Moving to background updates

“When we sat down and designed the new beta pilot for Reader, we thought very carefully about how can we protect the most users. Particularly at the consumer or individual level, these are the folks who don’t have managed environments where someone does it for them. For this new updater that we shipped it in October, the January release will be the first time that we use auto-updating for the beta users. We’ll learn from that, and then if all goes well, we’ll roll it out as the new updater for all users in the next release.

“What it will do is offer people an automatic download and installation of updates with no user interaction option. Or for people who want more control, it can notify and give them the choice to install, or they can turn it off completely.

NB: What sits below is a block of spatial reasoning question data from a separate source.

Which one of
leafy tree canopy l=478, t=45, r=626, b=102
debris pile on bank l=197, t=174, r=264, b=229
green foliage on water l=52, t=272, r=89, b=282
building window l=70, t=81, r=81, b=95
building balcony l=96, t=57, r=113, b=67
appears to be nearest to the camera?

“We want to be able to support people who have a well managed environment and who have good reason for why they don’t wish to immediately install an update. But most of the people who need to be protected don’t wish to be bothered by it, so that’s why we’ve got that automatic background update.

“This is something that we’re hoping to make the norm, where everybody just has it set up that way. But we also need to support people who don’t wish to be interrupted when they’re working inside a document, who desire more control. It’s not just at a technology level, but also at the human level, the human interface layer. If people are clicking “no thanks” when the update’s offered today, we need to give them a way to get the update installed without bothering them, without disrupting what they’re doing.”

“Flash Cookies”

“The terminology we use is ‘Flash Player Local Shared Objects’, because they behave quite differently from browser cookies. There are many great uses for local storage, such as improving network performance, queueing stuff up immediately rather than having to wait for network latency.

“It’s actually not any harder managing LSOs through Flash Player, if you measure the number of clicks required. It’s just less familiar to users, to people who know how to go to their browser’s File menu and click on ‘Clear Browser Cookies.’ But doing those same clicks for Flash Player is something that people aren’t as familiar with.

“For a long time have been trying to work with the web browser vendors for them to open up the API, so that when the user clicks ‘clear browser cookies,’ this will also clear the Flash Player Local Shared Objects. But the browsers don’t expose those APIs today. That’s something that we’ve been working with the browser vendors, because if they can open up that API ability then we can hook into that as Flash Player, so that when the user clicks ‘clear’ it will clear LSOs as well as the browser cookies.

“Our goal is to make it as easy and as intuitive as possible for the users to manage Local Shared Objects. There’s a lot of study going on right now around the user interface and the integration at the browser level of how we can best support that.”

On being the big target

“When you’re looking at it from the attacker’s perspective, the audience reach is a key attraction. Adobe Reader and Flash Player are installed on a lot more machines than Windows is. That massive installed base paints a big bullseye, and that’s not something which is going to change. Reader and Player are ubiquitous software, and the responsibility is on us to do the things we can do to help protect our users.”